How long does it take to build and launch?+
The bot itself takes minutes to assemble once your account is live. The realistic gating factors are the one-time setup items: Meta Business verification, display-name approval, and message-template review, which can each take from a few hours to a couple of days.
When are my chatbot messages free and when am I charged?+
When a customer messages you, you get a free 24-hour service window to reply with free-form messages at no messaging cost. Messages you send outside that window — or any conversation you initiate — require an approved template and are billed per delivered message according to the template category (marketing, utility, or authentication).
What's the difference between the message categories?+
Marketing templates are for promotions and re-engagement; utility templates are for transactional updates like order or booking confirmations; authentication templates are for one-time passcodes.

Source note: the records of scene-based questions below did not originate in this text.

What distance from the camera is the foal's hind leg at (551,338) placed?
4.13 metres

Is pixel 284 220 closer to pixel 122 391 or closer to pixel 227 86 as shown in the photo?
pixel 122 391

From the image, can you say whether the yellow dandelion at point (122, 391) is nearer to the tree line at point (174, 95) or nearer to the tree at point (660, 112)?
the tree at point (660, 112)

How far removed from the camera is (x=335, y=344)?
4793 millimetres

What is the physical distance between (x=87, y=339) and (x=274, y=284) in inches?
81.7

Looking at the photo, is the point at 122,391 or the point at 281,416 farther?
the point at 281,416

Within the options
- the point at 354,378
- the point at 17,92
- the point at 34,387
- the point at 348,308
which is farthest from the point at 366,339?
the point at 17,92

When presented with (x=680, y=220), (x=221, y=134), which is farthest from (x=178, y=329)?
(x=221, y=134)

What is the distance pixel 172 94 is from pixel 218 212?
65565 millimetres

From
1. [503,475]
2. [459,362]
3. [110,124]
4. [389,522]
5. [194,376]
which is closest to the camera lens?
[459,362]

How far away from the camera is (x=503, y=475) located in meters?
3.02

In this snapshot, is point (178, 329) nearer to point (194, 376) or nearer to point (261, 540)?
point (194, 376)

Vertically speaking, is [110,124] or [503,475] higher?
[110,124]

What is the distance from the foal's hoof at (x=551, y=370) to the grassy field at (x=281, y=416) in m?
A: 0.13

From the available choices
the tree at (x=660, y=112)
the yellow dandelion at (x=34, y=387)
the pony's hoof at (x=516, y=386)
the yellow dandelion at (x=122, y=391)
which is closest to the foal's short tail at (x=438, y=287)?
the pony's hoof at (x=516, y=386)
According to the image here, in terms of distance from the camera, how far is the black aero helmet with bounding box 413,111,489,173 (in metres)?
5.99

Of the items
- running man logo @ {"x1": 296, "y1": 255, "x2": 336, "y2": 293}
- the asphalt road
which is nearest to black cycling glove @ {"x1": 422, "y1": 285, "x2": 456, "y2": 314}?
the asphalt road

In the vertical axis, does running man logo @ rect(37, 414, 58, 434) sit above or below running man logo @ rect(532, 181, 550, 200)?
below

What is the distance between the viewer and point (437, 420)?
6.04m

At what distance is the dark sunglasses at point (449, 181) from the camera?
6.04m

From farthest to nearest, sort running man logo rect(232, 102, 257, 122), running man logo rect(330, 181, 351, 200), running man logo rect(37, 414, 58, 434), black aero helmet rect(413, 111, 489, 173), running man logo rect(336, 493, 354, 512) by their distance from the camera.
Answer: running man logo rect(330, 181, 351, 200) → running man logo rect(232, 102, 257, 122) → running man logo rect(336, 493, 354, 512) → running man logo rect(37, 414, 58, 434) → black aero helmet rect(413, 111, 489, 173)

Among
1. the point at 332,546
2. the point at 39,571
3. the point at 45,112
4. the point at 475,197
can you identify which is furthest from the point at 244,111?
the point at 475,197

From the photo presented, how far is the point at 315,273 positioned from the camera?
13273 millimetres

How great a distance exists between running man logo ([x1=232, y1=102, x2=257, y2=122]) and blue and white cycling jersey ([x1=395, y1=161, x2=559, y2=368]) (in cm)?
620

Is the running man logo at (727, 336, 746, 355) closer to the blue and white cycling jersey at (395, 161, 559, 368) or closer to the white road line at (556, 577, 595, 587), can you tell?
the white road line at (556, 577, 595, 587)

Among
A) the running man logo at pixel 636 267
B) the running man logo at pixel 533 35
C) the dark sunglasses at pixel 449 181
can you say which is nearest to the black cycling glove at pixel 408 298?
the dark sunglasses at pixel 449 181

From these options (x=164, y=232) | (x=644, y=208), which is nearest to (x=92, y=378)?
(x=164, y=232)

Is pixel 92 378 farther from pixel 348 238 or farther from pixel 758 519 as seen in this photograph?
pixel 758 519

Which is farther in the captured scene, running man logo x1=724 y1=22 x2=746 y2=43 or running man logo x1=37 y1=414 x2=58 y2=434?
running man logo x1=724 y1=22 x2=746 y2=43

The category affects both whether Meta approves the template and the per-message rate you pay, so pick it to match the message's actual purpose.
Why did my message template get rejected?+
The most common causes are choosing the wrong category (for example, marketing content submitted as utility), promotional language in a utility template, missing or malformed variables, or formatting that reads as spam. Match the category to the content and keep the copy clear, and InfiQ's support can help you revise and resubmit.
What is a quality rating and why should I care?+
Meta assigns your sending number a quality rating (high, medium, or low) based on how recipients react — blocks and negative feedback lower it. A low rating can cap how many customers you're allowed to message per day, so sending only to opted-in, relevant contacts protects your reach.
What does InfiQ charge on top of WhatsApp's rates?+
InfiQ applies transparent ₹ pricing (ex-GST). You see the applicable platform pricing up front rather than discovering costs later.
Do I keep ownership of my WhatsApp account and contacts?+
Yes. Your business owns its WhatsApp Business Account and its Business-Scoped User IDs (BSUIDs), so your number, templates, and customer relationships stay with you and you're not locked into the platform.